Language is an exceedingly influential tool and can be used to create a feeling of empowerment, pride, individuality, and purpose. Inversely, improper use of language can have a demoralising impact, even with the best of intentions.

Inclusive language: is language that is respectful and encourages the acknowledgement and importance of all people. It is language which is free from words, phrases or tones that demean, offend, exclude, stereotype, infantilise or trivialise people based on their membership of a specific group or because of a particular attribute

When it comes to interacting with people who have disabilities or differences, you may have wondered, ‘can I say that?’, ‘Is that offensive?’, ‘am I stereotyping’ or maybe you have avoided having the dialogue altogether.

All the scenarios above are understandable. It’s acceptable not to know how to navigate these exchanges. No two people are going to have the same view on language and although these tips are a great guide, the best approach is to communicate with them directly and ask them what is and isn’t suitable for them. It is better to acknowledge your inexperience and ask questions, to become better informed and comfortable within such conversations.

It can be difficult to keep up with what is the acceptable terminology, but as inclusive language evolves, our empathy, vocabulary and specific word choice should shift in tandem.

Next time you’re communicating (verbally or non-verbally), with someone with a disability or difference, follow these helpful suggestions to ensure your language is inclusive.

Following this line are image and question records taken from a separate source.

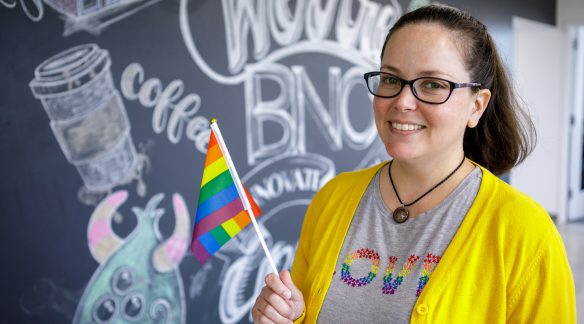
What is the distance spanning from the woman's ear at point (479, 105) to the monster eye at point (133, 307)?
177 centimetres

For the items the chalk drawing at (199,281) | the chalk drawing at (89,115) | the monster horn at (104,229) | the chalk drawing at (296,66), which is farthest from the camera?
the chalk drawing at (296,66)

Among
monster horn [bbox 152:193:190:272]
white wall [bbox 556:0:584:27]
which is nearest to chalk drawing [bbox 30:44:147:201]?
monster horn [bbox 152:193:190:272]

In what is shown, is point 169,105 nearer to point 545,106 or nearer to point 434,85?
point 434,85

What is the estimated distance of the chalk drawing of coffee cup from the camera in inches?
80.4

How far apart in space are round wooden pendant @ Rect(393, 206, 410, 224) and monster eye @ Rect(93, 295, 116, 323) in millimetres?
1572

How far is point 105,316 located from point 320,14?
2.07m

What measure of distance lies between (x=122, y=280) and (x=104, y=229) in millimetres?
255

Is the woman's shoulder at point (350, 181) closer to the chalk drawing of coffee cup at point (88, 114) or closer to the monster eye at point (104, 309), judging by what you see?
the chalk drawing of coffee cup at point (88, 114)

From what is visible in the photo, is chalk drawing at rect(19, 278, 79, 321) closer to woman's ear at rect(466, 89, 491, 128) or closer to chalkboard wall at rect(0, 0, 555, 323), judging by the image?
chalkboard wall at rect(0, 0, 555, 323)

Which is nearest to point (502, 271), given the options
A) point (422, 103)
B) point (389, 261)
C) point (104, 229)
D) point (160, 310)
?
point (389, 261)

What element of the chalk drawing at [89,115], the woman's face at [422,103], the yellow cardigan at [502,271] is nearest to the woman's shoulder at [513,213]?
the yellow cardigan at [502,271]

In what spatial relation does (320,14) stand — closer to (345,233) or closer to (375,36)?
(375,36)

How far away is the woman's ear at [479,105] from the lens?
1169 millimetres

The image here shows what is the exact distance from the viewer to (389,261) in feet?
3.60
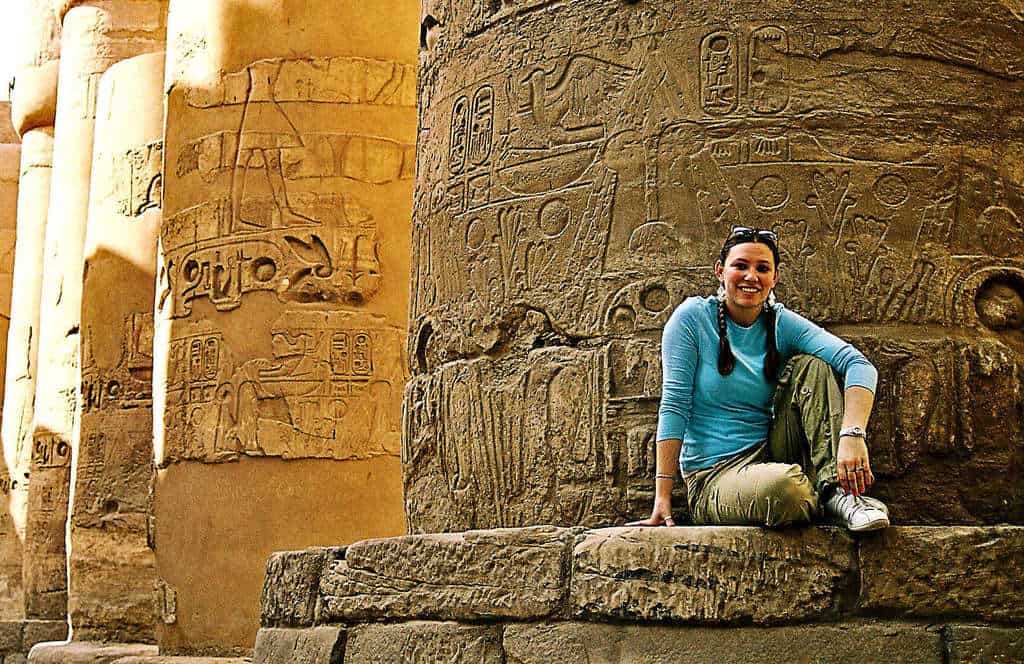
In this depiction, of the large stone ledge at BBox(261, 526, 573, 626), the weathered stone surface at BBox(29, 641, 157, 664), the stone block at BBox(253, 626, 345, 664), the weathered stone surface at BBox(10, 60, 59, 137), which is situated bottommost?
the weathered stone surface at BBox(29, 641, 157, 664)

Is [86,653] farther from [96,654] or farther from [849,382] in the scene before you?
[849,382]

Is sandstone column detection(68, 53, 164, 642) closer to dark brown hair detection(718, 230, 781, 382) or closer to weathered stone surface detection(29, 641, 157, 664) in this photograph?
weathered stone surface detection(29, 641, 157, 664)

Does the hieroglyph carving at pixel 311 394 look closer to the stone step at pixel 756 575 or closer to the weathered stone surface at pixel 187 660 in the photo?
the weathered stone surface at pixel 187 660

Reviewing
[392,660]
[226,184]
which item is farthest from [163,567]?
[392,660]

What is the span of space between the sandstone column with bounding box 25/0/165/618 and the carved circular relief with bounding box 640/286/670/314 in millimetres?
9071

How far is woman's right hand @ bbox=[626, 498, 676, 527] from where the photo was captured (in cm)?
452

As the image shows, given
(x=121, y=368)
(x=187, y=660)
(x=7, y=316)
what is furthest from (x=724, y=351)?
(x=7, y=316)

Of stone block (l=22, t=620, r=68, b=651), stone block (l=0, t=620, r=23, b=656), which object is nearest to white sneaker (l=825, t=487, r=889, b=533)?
stone block (l=22, t=620, r=68, b=651)

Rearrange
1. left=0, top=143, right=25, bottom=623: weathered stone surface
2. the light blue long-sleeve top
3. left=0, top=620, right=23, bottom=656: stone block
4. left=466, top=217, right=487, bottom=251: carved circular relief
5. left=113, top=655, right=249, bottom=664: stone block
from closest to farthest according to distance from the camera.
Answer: the light blue long-sleeve top, left=466, top=217, right=487, bottom=251: carved circular relief, left=113, top=655, right=249, bottom=664: stone block, left=0, top=620, right=23, bottom=656: stone block, left=0, top=143, right=25, bottom=623: weathered stone surface

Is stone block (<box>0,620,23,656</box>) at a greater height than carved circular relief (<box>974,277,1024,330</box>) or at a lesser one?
lesser

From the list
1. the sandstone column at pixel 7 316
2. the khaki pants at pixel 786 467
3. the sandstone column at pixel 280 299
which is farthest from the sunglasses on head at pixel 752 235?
the sandstone column at pixel 7 316

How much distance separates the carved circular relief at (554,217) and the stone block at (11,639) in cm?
964

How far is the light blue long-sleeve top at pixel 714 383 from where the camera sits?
182 inches

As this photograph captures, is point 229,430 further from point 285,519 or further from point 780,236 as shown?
point 780,236
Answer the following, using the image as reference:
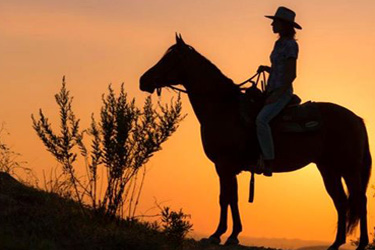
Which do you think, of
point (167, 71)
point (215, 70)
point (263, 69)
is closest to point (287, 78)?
point (263, 69)

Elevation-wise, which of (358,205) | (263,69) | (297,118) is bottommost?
(358,205)

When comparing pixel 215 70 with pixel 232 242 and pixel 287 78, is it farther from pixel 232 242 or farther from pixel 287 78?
pixel 232 242

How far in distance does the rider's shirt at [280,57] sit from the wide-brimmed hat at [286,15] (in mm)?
303

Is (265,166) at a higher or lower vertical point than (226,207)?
higher

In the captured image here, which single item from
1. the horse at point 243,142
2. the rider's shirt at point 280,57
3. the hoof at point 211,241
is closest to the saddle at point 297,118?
the horse at point 243,142

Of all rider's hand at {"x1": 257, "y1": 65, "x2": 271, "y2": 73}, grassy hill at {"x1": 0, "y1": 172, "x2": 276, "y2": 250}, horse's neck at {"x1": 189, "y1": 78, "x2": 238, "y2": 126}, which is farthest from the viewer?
rider's hand at {"x1": 257, "y1": 65, "x2": 271, "y2": 73}

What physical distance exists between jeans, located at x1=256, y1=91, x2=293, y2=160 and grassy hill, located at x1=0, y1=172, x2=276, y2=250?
1.68 m

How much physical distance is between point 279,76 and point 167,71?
1888mm

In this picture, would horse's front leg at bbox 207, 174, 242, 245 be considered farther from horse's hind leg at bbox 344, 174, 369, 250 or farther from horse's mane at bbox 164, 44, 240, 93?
horse's hind leg at bbox 344, 174, 369, 250

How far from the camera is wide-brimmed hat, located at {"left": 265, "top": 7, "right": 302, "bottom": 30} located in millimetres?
11922

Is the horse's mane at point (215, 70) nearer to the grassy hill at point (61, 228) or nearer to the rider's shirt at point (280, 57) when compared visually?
the rider's shirt at point (280, 57)

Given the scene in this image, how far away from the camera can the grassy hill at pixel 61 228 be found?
32.0 feet

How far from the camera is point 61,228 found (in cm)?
1026

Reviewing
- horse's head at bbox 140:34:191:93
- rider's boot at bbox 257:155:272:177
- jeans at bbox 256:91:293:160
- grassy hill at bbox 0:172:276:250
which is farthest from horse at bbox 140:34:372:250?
grassy hill at bbox 0:172:276:250
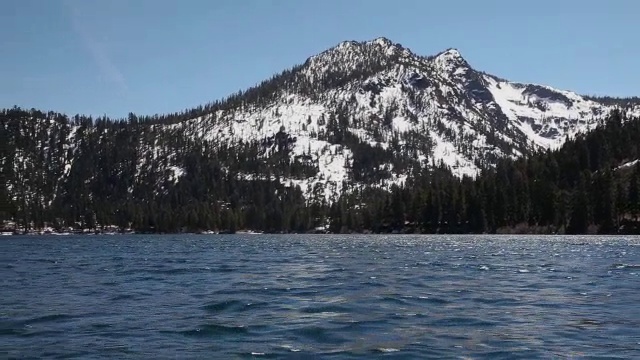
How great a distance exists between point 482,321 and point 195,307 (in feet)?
45.1

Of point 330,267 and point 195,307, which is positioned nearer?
point 195,307

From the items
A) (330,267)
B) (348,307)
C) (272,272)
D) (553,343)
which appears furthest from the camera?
(330,267)

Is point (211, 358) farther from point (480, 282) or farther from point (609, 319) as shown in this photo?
point (480, 282)

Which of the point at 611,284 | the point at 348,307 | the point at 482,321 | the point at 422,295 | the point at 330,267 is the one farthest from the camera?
the point at 330,267

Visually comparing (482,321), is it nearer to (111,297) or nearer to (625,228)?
(111,297)

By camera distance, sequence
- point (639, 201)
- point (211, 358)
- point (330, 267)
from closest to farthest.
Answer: point (211, 358) → point (330, 267) → point (639, 201)

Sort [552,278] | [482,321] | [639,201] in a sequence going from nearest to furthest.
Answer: [482,321] → [552,278] → [639,201]

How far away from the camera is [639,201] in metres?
179

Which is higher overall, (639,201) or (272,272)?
(639,201)

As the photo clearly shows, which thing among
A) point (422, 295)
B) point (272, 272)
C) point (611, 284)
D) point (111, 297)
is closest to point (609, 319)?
point (422, 295)

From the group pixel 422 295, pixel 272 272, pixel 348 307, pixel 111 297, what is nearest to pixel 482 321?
pixel 348 307

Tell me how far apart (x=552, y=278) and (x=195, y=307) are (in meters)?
27.2

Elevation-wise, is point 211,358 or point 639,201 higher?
point 639,201

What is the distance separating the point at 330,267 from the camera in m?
59.0
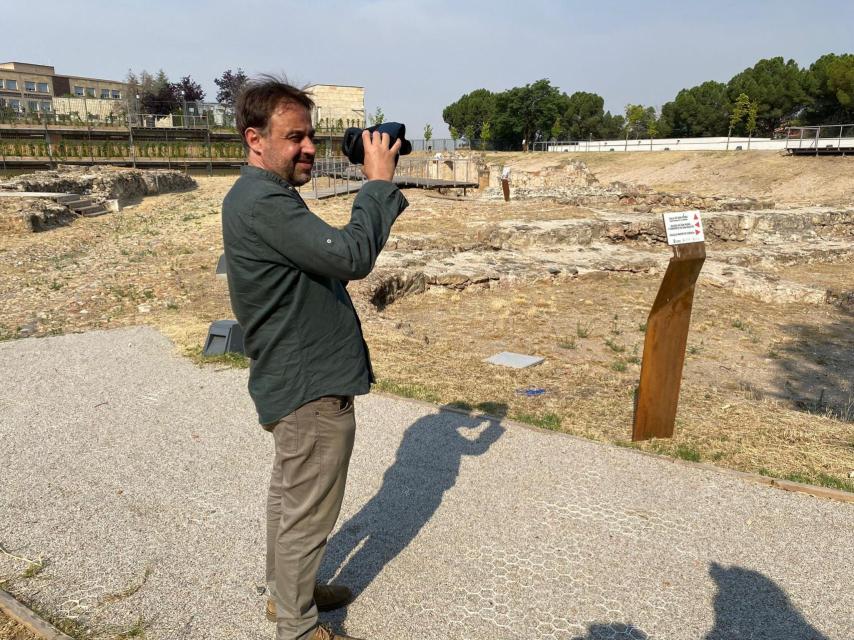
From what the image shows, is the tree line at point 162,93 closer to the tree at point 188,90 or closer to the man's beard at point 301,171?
the tree at point 188,90

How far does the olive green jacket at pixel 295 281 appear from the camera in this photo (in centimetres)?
194

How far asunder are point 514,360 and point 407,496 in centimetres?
359

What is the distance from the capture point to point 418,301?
11148 mm

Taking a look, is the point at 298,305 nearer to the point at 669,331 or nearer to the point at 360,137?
the point at 360,137

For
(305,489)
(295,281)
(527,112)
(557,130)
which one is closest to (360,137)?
(295,281)

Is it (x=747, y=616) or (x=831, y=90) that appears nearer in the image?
(x=747, y=616)

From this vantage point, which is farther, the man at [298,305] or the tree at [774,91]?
the tree at [774,91]

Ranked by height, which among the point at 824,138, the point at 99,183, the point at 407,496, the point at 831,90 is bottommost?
the point at 407,496

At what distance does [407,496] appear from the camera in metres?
3.83

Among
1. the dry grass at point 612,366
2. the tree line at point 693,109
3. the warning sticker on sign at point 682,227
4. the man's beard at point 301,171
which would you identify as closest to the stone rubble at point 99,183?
the dry grass at point 612,366

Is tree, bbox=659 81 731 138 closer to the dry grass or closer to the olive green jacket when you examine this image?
the dry grass

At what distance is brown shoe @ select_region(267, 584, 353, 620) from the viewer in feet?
8.94

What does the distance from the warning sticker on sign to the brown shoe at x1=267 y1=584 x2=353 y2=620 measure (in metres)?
3.36

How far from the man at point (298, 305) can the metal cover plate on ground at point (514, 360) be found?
189 inches
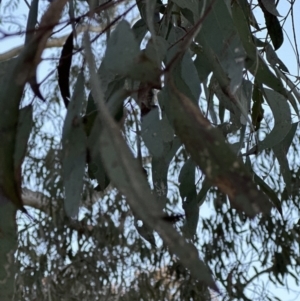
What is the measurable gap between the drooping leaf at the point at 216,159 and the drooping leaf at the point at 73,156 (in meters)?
0.12

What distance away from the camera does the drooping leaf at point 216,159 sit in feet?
2.11

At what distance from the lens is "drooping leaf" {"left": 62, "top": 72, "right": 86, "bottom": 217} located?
2.69 ft

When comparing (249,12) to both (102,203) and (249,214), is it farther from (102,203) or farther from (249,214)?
(102,203)

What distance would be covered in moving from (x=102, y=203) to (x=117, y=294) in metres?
0.55

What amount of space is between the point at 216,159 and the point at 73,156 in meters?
0.20

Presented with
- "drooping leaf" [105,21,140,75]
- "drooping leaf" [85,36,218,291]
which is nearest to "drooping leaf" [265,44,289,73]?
"drooping leaf" [105,21,140,75]

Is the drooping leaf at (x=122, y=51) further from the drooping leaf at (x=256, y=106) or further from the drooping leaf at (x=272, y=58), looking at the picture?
the drooping leaf at (x=256, y=106)

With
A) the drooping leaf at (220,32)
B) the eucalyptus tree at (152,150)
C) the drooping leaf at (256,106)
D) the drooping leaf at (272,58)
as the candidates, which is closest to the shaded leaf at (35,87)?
the eucalyptus tree at (152,150)

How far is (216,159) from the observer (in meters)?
0.69

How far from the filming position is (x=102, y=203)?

  • Focus on the person, not their disability. Mention disability only if it is relevant and necessary. If it is necessary, use person-first language: ‘person with a disability’ or ‘people living with disabilities’
  • Don’t imply people with disabilities are victims or require pity. People with disabilities are often seen as helpless or to be cared for rather than equal members of society.
  • A person who uses a wheelchair is not ‘bound’ or ‘confined to a wheelchair’. They are enabled and liberated by it – it can become an extension of their body. Say “wheelchair user” or “person who uses a wheelchair”, instead.
  • Avoid euphemisms and made-up phrases like ‘people of all abilities’, ‘disAbility’, ‘diffAbled’ or ‘special needs’ as they are patronising and a denial of reality.
  • Give praise where required, but don’t imply that a person living with a disability is heroic or inspirational, just because they are doing something and doing it well.
  • Carparks, bathrooms and other spaces should be referred to as accessible spaces not disabled spaces.

Hopefully these guidelines help you enter conversations in a way that is mindful of an individual’s or audience’s preferences and alleviate social awkwardness.